Problem: Please retype every entry below, keeping it exactly the same.
-------- Given information
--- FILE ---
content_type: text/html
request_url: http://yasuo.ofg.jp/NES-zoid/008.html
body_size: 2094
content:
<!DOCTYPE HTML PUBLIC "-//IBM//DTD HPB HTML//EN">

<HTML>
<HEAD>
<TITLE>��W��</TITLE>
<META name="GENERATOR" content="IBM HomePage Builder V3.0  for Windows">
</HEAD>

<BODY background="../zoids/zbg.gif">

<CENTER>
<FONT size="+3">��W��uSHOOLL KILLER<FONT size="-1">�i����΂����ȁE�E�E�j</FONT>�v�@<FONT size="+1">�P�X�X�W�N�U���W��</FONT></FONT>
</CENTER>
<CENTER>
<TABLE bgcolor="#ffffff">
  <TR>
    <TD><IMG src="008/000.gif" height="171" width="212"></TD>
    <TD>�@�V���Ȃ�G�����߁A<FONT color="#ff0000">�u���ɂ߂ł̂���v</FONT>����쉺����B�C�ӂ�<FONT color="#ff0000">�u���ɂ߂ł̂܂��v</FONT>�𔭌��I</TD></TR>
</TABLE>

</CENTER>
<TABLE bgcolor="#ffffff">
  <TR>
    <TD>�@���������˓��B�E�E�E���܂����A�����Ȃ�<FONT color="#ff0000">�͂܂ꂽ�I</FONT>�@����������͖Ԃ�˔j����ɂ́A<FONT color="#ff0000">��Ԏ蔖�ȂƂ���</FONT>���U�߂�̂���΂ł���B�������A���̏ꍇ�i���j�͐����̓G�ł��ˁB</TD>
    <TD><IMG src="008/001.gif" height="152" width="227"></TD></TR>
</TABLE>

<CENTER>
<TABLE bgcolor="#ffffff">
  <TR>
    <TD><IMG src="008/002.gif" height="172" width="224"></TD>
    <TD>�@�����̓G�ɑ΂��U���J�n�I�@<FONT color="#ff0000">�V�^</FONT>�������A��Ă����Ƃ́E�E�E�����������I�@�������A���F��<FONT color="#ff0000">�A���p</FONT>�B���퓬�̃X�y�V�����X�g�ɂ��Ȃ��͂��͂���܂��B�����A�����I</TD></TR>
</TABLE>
----------------
Reply to the exercise:
--- FILE ---
content_type: text/html
request_url: http://yasuo.ofg.jp/NES-zoid/008.html
body_size: 2094
content:
<!DOCTYPE HTML PUBLIC "-//IBM//DTD HPB HTML//EN">

<HTML>
<HEAD>
<TITLE>��W��</TITLE>
<META name="GENERATOR" content="IBM HomePage Builder V3.0  for Windows">
</HEAD>

<BODY background="../zoids/zbg.gif">

<CENTER>
<FONT size="+3">��W��uSHOOLL KILLER<FONT size="-1">�i����΂����ȁE�E�E�j</FONT>�v�@<FONT size="+1">�P�X�X�W�N�U���W��</FONT></FONT>
</CENTER>
<CENTER>
<TABLE bgcolor="#ffffff">
  <TR>
    <TD><IMG src="008/000.gif" height="171" width="212"></TD>
    <TD>�@�V���Ȃ�G�����߁A<FONT color="#ff0000">�u���ɂ߂ł̂���v</FONT>����쉺����B�C�ӂ�<FONT color="#ff0000">�u���ɂ߂ł̂܂��v</FONT>�𔭌��I</TD></TR>
</TABLE>

</CENTER>
<TABLE bgcolor="#ffffff">
  <TR>
    <TD>�@���������˓��B�E�E�E���܂����A�����Ȃ�<FONT color="#ff0000">�͂܂ꂽ�I</FONT>�@����������͖Ԃ�˔j����ɂ́A<FONT color="#ff0000">��Ԏ蔖�ȂƂ���</FONT>���U�߂�̂���΂ł���B�������A���̏ꍇ�i���j�͐����̓G�ł��ˁB</TD>
    <TD><IMG src="008/001.gif" height="152" width="227"></TD></TR>
</TABLE>

<CENTER>
<TABLE bgcolor="#ffffff">
  <TR>
    <TD><IMG src="008/002.gif" height="172" width="224"></TD>
    <TD>�@�����̓G�ɑ΂��U���J�n�I�@<FONT color="#ff0000">�V�^</FONT>�������A��Ă����Ƃ́E�E�E�����������I�@�������A���F��<FONT color="#ff0000">�A���p</FONT>�B���퓬�̃X�y�V�����X�g�ɂ��Ȃ��͂��͂���܂��B�����A�����I</TD></TR>
</TABLE>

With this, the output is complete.